MOSCOW — A jailed member of the female Russian punk group Pussy Riot was transferred to a hospital after going on hunger strike to protest what her lawyers said were death threats from a prison official.
Nadezhda Tolokonnikova was moved yesterday from a labor camp in the Mordovia region about 280 miles southeast of Moscow to a prison medical facility, according to a website statement by the Federal Prison Service.
Tolokonnikova, 23, was convicted of hooliganism and inciting religious hatred last August for performing a song critical of Vladimir Putin before last year’s presidential election inside Moscow’s Christ the Savior cathedral. The case spurred protests by freedom-of-speech advocates across Russia and abroad.

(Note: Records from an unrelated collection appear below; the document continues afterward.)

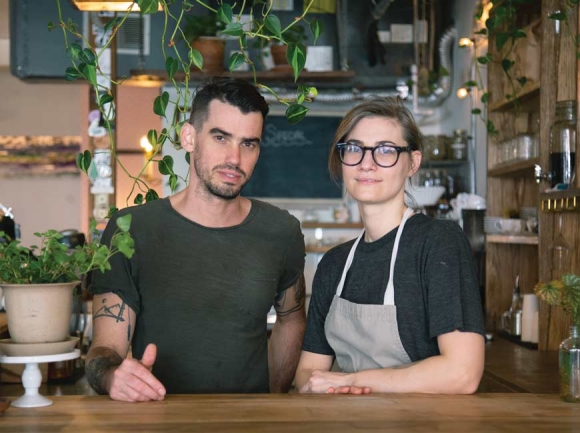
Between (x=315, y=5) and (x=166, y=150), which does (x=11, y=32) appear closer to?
(x=166, y=150)

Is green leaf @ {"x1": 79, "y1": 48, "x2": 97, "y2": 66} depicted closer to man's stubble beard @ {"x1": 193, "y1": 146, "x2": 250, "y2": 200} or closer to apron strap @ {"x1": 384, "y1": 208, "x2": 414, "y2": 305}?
man's stubble beard @ {"x1": 193, "y1": 146, "x2": 250, "y2": 200}

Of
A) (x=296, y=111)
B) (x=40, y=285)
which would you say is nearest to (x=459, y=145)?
(x=296, y=111)

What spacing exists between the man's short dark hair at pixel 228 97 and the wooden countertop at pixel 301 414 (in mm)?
777

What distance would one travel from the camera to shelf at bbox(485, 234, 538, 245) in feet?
12.4

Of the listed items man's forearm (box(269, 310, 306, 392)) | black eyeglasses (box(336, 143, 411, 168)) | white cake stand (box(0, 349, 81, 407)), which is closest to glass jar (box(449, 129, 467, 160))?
man's forearm (box(269, 310, 306, 392))

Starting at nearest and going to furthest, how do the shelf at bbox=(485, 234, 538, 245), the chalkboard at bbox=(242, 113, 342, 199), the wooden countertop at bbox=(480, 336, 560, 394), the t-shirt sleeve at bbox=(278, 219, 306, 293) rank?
the t-shirt sleeve at bbox=(278, 219, 306, 293) < the wooden countertop at bbox=(480, 336, 560, 394) < the shelf at bbox=(485, 234, 538, 245) < the chalkboard at bbox=(242, 113, 342, 199)

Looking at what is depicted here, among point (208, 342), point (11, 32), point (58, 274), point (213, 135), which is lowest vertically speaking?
point (208, 342)

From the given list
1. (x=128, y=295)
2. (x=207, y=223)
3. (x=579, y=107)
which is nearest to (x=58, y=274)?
(x=128, y=295)

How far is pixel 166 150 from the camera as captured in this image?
22.0 ft

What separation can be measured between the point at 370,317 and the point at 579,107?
144cm

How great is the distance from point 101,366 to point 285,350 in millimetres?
718

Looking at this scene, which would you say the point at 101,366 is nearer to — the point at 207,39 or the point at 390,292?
the point at 390,292

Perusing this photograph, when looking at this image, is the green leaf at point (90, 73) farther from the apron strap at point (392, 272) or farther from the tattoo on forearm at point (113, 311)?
the apron strap at point (392, 272)

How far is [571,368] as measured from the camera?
6.23 ft
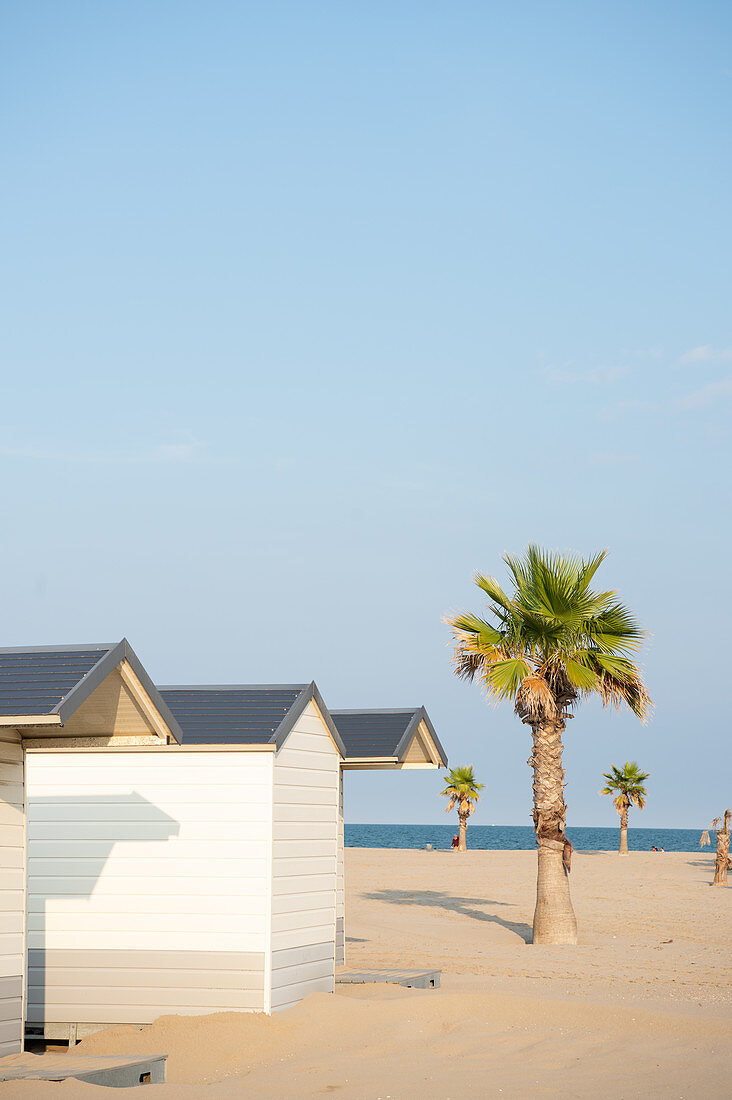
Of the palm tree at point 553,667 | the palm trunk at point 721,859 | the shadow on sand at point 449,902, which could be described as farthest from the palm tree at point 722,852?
the palm tree at point 553,667

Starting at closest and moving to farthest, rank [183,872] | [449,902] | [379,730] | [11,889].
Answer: [11,889], [183,872], [379,730], [449,902]

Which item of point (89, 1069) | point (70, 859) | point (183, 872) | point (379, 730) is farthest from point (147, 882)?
point (379, 730)

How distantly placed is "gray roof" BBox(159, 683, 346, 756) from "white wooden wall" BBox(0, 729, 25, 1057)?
10.4 ft

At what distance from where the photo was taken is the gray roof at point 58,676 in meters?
7.82

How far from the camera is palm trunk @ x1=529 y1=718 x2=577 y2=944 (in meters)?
19.1

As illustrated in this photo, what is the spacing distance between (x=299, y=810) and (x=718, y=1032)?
4.70 metres

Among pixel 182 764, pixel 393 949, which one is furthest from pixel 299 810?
pixel 393 949

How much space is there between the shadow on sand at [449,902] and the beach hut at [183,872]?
34.5ft

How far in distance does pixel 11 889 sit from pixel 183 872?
3236 mm

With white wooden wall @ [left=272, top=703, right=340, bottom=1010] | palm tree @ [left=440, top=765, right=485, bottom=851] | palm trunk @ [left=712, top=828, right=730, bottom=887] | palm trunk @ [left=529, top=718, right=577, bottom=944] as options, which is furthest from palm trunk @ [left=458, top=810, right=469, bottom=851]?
white wooden wall @ [left=272, top=703, right=340, bottom=1010]

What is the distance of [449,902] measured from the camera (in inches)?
1144

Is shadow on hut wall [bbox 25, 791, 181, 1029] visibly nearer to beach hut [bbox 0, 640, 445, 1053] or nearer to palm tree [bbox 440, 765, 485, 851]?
beach hut [bbox 0, 640, 445, 1053]

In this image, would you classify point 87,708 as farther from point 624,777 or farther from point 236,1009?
point 624,777

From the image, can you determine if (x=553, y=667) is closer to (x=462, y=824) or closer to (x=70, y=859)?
(x=70, y=859)
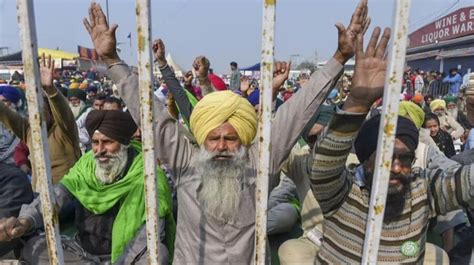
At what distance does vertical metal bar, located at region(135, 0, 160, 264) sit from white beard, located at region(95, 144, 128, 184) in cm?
148

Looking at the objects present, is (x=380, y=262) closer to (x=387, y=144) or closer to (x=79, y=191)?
(x=387, y=144)

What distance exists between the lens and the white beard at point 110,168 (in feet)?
9.32

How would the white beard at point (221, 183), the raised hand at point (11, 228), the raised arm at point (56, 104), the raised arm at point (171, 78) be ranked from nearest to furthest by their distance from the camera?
the white beard at point (221, 183), the raised hand at point (11, 228), the raised arm at point (56, 104), the raised arm at point (171, 78)

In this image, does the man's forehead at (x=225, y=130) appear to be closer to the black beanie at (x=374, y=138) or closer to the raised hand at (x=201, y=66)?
the black beanie at (x=374, y=138)

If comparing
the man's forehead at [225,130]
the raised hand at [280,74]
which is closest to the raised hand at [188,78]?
the raised hand at [280,74]

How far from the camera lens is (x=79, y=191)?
2.77 metres

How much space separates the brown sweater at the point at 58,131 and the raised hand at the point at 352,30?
2.58 metres

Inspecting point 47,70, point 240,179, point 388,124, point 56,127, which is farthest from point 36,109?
point 56,127

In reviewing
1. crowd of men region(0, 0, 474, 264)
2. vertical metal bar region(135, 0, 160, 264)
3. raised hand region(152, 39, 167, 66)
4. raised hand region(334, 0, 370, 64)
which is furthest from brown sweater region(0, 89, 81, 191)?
raised hand region(334, 0, 370, 64)

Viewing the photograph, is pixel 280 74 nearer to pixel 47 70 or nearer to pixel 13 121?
pixel 47 70

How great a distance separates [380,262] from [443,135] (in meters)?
3.83

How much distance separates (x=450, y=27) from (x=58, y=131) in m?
31.7

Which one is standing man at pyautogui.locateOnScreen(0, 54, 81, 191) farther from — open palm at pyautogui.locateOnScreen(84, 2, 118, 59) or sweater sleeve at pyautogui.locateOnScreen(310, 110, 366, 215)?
sweater sleeve at pyautogui.locateOnScreen(310, 110, 366, 215)

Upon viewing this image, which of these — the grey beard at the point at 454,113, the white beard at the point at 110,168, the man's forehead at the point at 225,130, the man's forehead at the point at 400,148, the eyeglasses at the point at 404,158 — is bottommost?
the grey beard at the point at 454,113
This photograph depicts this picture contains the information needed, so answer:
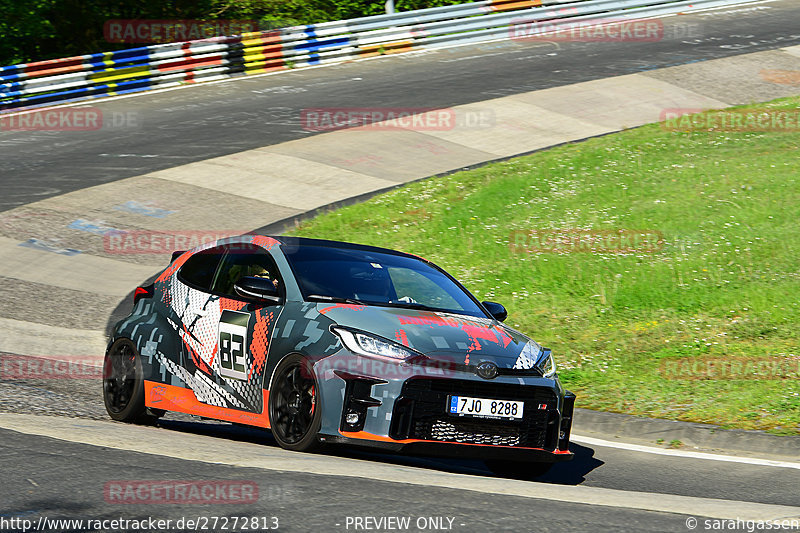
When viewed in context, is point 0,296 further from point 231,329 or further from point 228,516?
point 228,516

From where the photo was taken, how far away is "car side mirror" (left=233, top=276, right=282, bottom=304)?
24.0ft

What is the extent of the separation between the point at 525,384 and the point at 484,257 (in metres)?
7.41

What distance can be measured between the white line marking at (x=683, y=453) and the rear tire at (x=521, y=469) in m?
1.15

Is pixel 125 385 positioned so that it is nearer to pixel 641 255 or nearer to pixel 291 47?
pixel 641 255

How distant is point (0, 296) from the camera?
13047mm

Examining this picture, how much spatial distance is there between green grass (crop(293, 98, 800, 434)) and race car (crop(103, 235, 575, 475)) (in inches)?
93.6

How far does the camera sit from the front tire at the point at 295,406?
6.74 metres

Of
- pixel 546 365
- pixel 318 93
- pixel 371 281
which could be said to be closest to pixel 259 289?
pixel 371 281

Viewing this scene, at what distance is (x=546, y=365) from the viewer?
283 inches

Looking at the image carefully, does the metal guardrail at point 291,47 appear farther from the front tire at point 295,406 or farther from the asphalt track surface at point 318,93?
the front tire at point 295,406

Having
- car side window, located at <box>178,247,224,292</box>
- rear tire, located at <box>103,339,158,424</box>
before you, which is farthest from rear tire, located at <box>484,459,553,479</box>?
rear tire, located at <box>103,339,158,424</box>

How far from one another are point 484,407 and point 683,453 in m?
→ 2.39

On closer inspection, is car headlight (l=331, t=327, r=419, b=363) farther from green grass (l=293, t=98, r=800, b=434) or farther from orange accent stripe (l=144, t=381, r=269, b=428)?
green grass (l=293, t=98, r=800, b=434)

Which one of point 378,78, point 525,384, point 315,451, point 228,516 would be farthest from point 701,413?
point 378,78
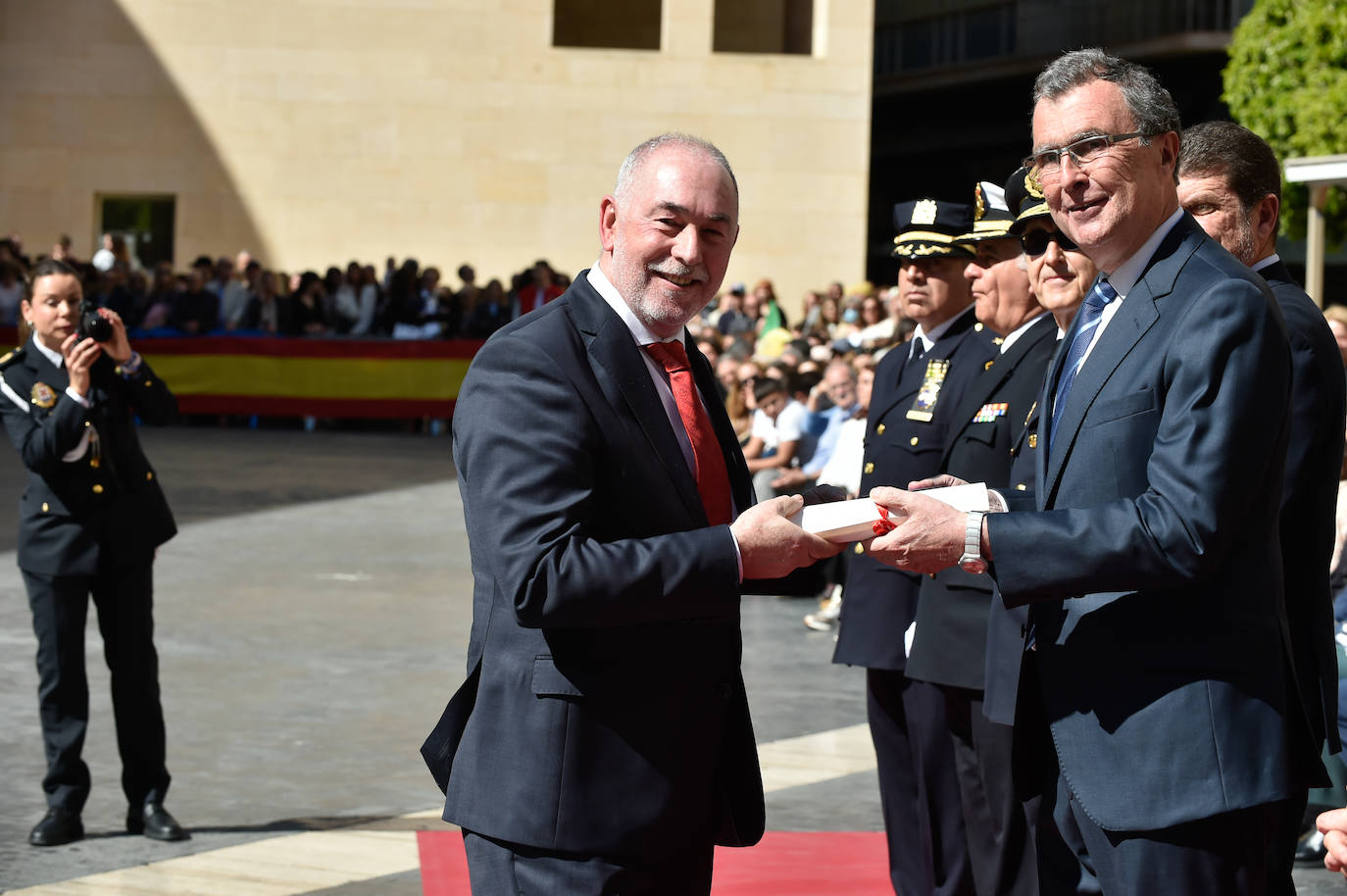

Tolokonnikova is serving a two-year sentence. One member of the group was freed last October.
The Pussy Riot member should be taken to another penitentiary, because if something happens to her, “it will be very unpleasant for the prison administration,” Russia’s human rights ombudsman, Vladimir Lukin, said in comments published on the website of the presidential human rights commission.
Tolokonnikova’s defense team has filed a formal complaint with the regional head of the Investigative Committee, it said today on its Facebook page.
In an open letter, Tolokonnikova said that she was threatened by the deputy head of Penal Colony No. 14 after she complained that inmates are forced to work 17-hour days. The Federal Prison Service declined to comment.